Toronto offers best chance to minimize disruption

The annual meeting of the International Society for Magnetic Resonance in Medicine is on again. And, as before, it is scheduled for Toronto.

By the opening days-July 10 for the educational program and July 12 for the scientific program and exhibitors-the danger from severe acute respiratory syndrome (SARS) in Toronto will be over, meeting organizers hope. If not, the meeting is off for this year.

The all-or-nothing plan for Toronto in mid-July is a matter of logistics, according to Jane Tiemann, ISMRM executive director. If July doesn't work out, the next opening would be in September, weeks before the society's deadlines for receiving abstracts for presentations at its spring 2004 meeting.

"It would just be getting too close," Tiemann said.

Given continuing concerns about SARS in Toronto, rescheduling the meeting there might seem like a gamble. But the society's board of trustees, which voted to keep the meeting there, considers it a gamble worth taking.

Before the SARS scare led the society to cancel its original plans, the ISMRM scientific program committee and the central office had put in place all the pieces of its scientific, education, business, and social events. The initial program, now serving as a template for July events, could just as easily have been dropped into place in another city, Tiemann said. But logistical considerations made it desirable to stay in Toronto.

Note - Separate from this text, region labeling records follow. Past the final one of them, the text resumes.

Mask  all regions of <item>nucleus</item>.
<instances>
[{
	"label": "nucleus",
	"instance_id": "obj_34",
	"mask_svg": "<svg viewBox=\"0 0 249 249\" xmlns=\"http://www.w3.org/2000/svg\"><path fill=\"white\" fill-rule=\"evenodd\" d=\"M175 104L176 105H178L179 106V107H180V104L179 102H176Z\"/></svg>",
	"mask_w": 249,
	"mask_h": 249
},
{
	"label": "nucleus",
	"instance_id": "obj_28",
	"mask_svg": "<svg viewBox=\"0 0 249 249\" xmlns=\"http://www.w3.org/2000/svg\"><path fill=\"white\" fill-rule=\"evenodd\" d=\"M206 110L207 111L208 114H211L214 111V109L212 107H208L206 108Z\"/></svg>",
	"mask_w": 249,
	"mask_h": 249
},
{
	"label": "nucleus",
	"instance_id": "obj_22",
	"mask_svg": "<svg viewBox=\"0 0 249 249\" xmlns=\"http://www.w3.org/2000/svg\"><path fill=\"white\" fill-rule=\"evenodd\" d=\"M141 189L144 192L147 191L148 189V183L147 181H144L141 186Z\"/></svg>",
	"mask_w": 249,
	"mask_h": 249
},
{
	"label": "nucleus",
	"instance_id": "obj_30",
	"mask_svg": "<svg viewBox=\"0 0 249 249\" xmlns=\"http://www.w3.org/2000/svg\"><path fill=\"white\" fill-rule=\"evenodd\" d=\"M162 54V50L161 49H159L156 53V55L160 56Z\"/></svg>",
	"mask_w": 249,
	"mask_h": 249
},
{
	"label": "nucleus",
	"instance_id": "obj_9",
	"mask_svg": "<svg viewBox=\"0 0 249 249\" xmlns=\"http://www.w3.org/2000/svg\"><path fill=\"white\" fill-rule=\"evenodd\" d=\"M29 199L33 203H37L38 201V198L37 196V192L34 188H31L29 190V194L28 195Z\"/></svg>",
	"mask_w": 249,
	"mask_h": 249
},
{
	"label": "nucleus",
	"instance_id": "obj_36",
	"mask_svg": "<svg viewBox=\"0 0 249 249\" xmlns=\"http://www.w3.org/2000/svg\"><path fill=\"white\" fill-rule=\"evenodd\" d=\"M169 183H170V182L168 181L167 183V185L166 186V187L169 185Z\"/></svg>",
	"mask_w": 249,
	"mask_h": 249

"We were worried that trying to find a new city-trying to assess availability and space within such a short time-would have been difficult," she said. "Since the option of Toronto seemed viable, it seemed the best way to go."

Planners worried that if SARS were not under control by mid-July in Toronto, they might not find any place safe from the disease. Toronto could even have an advantage in that local health officials had launched a substantial effort to rein in the disease. This effort seemed to be having an effect: In the days following ISMRM's decision to stick with Toronto, a senior World Health Organization official publicly stated that the SARS outbreak in Toronto had been "contained."

The decision by WHO to issue a travel advisory April 24 to avoid Toronto, if possible, was ill conceived from the start, according to Canadian politicians and health officials. The city's mayor pleaded on television for conventioneers to dismiss concerns about SARS, saying that if it's safe for people to live in Toronto, it's safe for others to visit. The political pressure brought to bear was intense and successful. WHO had planned to reassess the situation in three weeks. But officials canceled the advisory only days after issuing it.

ISMRM officials expect some fallout from cancellation of the original meeting. Some invited speakers and presenters probably will not be available due to prior commitments. The program will be adapted to fit these realities, Tiemann said. Coauthors may take the place of primary presenters. Alternate speakers will be invited to fill other gaps.

ISMRM executives hope that the SARS scare and change of the meeting date will have a negligible effect on attendance. Airlines are doing their best to cooperate. Flights booked for the mid-May meeting could be rescheduled at little or no extra cost. Air Canada, for example, decided to waive its usual fees for changing flights, if changes were made before the original date of departure.

Even though this year's meeting is still two months away, ISMRM will soon be looking ahead to the next, which will be held in Kyoto, Japan. The island nation so far has remained surprisingly free of SARS, considering its proximity to China, the original site of the disease. Tiemann hopes it stays that way.

"We're just going to assume that next year's meeting will work out," she said.